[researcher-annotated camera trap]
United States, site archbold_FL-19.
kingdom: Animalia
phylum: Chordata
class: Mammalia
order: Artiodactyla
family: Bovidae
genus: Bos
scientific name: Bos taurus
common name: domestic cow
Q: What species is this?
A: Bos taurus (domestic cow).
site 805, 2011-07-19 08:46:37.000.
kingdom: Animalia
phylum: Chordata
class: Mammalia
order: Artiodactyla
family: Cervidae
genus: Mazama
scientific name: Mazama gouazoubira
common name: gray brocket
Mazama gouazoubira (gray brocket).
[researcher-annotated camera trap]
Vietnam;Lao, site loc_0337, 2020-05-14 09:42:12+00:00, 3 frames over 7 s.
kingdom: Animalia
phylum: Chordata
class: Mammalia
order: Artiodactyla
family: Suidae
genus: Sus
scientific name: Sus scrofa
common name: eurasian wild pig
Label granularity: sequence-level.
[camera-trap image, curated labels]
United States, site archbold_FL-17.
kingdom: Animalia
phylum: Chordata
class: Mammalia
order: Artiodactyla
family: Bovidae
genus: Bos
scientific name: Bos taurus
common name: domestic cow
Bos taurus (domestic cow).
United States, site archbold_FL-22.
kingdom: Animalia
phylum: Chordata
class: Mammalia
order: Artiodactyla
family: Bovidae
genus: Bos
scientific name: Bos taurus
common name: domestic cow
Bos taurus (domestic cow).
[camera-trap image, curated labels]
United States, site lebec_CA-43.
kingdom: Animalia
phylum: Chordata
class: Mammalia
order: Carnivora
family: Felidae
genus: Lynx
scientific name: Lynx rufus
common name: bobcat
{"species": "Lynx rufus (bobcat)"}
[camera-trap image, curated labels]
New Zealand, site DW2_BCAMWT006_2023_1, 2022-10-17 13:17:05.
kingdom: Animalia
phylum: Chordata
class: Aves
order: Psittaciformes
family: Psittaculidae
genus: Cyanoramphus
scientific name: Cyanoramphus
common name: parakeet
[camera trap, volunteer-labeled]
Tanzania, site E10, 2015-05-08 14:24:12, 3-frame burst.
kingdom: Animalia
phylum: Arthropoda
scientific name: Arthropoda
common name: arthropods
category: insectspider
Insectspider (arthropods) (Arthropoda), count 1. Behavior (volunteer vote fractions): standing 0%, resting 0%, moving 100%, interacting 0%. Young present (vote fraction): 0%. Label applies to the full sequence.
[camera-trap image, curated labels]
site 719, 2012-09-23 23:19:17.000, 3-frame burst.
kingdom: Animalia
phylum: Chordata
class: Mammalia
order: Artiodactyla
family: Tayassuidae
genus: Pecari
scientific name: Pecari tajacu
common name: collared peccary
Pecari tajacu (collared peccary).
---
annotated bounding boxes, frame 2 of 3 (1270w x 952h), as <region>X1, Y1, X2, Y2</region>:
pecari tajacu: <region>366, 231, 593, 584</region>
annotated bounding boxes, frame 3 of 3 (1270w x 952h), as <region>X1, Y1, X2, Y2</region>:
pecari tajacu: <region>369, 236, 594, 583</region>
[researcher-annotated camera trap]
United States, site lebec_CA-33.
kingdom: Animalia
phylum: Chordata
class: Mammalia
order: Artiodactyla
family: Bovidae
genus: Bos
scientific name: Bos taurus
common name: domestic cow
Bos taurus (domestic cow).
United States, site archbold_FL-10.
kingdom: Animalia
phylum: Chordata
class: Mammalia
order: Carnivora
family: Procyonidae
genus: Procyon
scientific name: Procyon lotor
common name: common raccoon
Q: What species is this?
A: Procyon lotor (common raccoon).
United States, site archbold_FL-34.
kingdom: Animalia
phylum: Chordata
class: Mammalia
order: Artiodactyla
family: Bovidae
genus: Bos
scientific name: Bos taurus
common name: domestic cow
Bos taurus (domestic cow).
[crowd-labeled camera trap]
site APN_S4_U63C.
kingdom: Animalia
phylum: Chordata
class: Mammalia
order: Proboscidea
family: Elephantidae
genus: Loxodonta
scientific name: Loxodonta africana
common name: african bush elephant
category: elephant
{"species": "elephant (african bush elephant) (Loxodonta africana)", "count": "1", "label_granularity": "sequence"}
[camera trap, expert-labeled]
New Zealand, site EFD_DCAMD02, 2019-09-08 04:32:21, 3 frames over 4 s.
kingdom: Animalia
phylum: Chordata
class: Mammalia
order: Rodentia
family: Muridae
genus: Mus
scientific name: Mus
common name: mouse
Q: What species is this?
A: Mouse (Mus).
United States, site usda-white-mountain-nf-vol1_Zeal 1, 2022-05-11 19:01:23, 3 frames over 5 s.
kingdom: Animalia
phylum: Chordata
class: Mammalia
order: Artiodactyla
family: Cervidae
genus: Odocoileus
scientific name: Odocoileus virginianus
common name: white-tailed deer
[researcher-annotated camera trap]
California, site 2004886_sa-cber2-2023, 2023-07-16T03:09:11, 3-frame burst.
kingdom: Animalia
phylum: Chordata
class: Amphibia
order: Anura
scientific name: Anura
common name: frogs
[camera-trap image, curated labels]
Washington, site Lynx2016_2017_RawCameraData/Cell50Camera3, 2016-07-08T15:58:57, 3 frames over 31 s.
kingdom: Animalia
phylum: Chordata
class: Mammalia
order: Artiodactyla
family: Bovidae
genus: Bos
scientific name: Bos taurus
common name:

--*--

Problem description: Every record in the material above should be set down exactly.

Solution to the exercise:
[researcher-annotated camera trap]
United States, site archbold_FL-19.
kingdom: Animalia
phylum: Chordata
class: Mammalia
order: Artiodactyla
family: Bovidae
genus: Bos
scientific name: Bos taurus
common name: domestic cow
Q: What species is this?
A: Bos taurus (domestic cow).
site 805, 2011-07-19 08:46:37.000.
kingdom: Animalia
phylum: Chordata
class: Mammalia
order: Artiodactyla
family: Cervidae
genus: Mazama
scientific name: Mazama gouazoubira
common name: gray brocket
Mazama gouazoubira (gray brocket).
[researcher-annotated camera trap]
Vietnam;Lao, site loc_0337, 2020-05-14 09:42:12+00:00, 3 frames over 7 s.
kingdom: Animalia
phylum: Chordata
class: Mammalia
order: Artiodactyla
family: Suidae
genus: Sus
scientific name: Sus scrofa
common name: eurasian wild pig
Label granularity: sequence-level.
[camera-trap image, curated labels]
United States, site archbold_FL-17.
kingdom: Animalia
phylum: Chordata
class: Mammalia
order: Artiodactyla
family: Bovidae
genus: Bos
scientific name: Bos taurus
common name: domestic cow
Bos taurus (domestic cow).
United States, site archbold_FL-22.
kingdom: Animalia
phylum: Chordata
class: Mammalia
order: Artiodactyla
family: Bovidae
genus: Bos
scientific name: Bos taurus
common name: domestic cow
Bos taurus (domestic cow).
[camera-trap image, curated labels]
United States, site lebec_CA-43.
kingdom: Animalia
phylum: Chordata
class: Mammalia
order: Carnivora
family: Felidae
genus: Lynx
scientific name: Lynx rufus
common name: bobcat
{"species": "Lynx rufus (bobcat)"}
[camera-trap image, curated labels]
New Zealand, site DW2_BCAMWT006_2023_1, 2022-10-17 13:17:05.
kingdom: Animalia
phylum: Chordata
class: Aves
order: Psittaciformes
family: Psittaculidae
genus: Cyanoramphus
scientific name: Cyanoramphus
common name: parakeet
[camera trap, volunteer-labeled]
Tanzania, site E10, 2015-05-08 14:24:12, 3-frame burst.
kingdom: Animalia
phylum: Arthropoda
scientific name: Arthropoda
common name: arthropods
category: insectspider
Insectspider (arthropods) (Arthropoda), count 1. Behavior (volunteer vote fractions): standing 0%, resting 0%, moving 100%, interacting 0%. Young present (vote fraction): 0%. Label applies to the full sequence.
[camera-trap image, curated labels]
site 719, 2012-09-23 23:19:17.000, 3-frame burst.
kingdom: Animalia
phylum: Chordata
class: Mammalia
order: Artiodactyla
family: Tayassuidae
genus: Pecari
scientific name: Pecari tajacu
common name: collared peccary
Pecari tajacu (collared peccary).
---
annotated bounding boxes, frame 2 of 3 (1270w x 952h), as <region>X1, Y1, X2, Y2</region>:
pecari tajacu: <region>366, 231, 593, 584</region>
annotated bounding boxes, frame 3 of 3 (1270w x 952h), as <region>X1, Y1, X2, Y2</region>:
pecari tajacu: <region>369, 236, 594, 583</region>
[researcher-annotated camera trap]
United States, site lebec_CA-33.
kingdom: Animalia
phylum: Chordata
class: Mammalia
order: Artiodactyla
family: Bovidae
genus: Bos
scientific name: Bos taurus
common name: domestic cow
Bos taurus (domestic cow).
United States, site archbold_FL-10.
kingdom: Animalia
phylum: Chordata
class: Mammalia
order: Carnivora
family: Procyonidae
genus: Procyon
scientific name: Procyon lotor
common name: common raccoon
Q: What species is this?
A: Procyon lotor (common raccoon).
United States, site archbold_FL-34.
kingdom: Animalia
phylum: Chordata
class: Mammalia
order: Artiodactyla
family: Bovidae
genus: Bos
scientific name: Bos taurus
common name: domestic cow
Bos taurus (domestic cow).
[crowd-labeled camera trap]
site APN_S4_U63C.
kingdom: Animalia
phylum: Chordata
class: Mammalia
order: Proboscidea
family: Elephantidae
genus: Loxodonta
scientific name: Loxodonta africana
common name: african bush elephant
category: elephant
{"species": "elephant (african bush elephant) (Loxodonta africana)", "count": "1", "label_granularity": "sequence"}
[camera trap, expert-labeled]
New Zealand, site EFD_DCAMD02, 2019-09-08 04:32:21, 3 frames over 4 s.
kingdom: Animalia
phylum: Chordata
class: Mammalia
order: Rodentia
family: Muridae
genus: Mus
scientific name: Mus
common name: mouse
Q: What species is this?
A: Mouse (Mus).
United States, site usda-white-mountain-nf-vol1_Zeal 1, 2022-05-11 19:01:23, 3 frames over 5 s.
kingdom: Animalia
phylum: Chordata
class: Mammalia
order: Artiodactyla
family: Cervidae
genus: Odocoileus
scientific name: Odocoileus virginianus
common name: white-tailed deer
[researcher-annotated camera trap]
California, site 2004886_sa-cber2-2023, 2023-07-16T03:09:11, 3-frame burst.
kingdom: Animalia
phylum: Chordata
class: Amphibia
order: Anura
scientific name: Anura
common name: frogs
[camera-trap image, curated labels]
Washington, site Lynx2016_2017_RawCameraData/Cell50Camera3, 2016-07-08T15:58:57, 3 frames over 31 s.
kingdom: Animalia
phylum: Chordata
class: Mammalia
order: Artiodactyla
family: Bovidae
genus: Bos
scientific name: Bos taurus
common name:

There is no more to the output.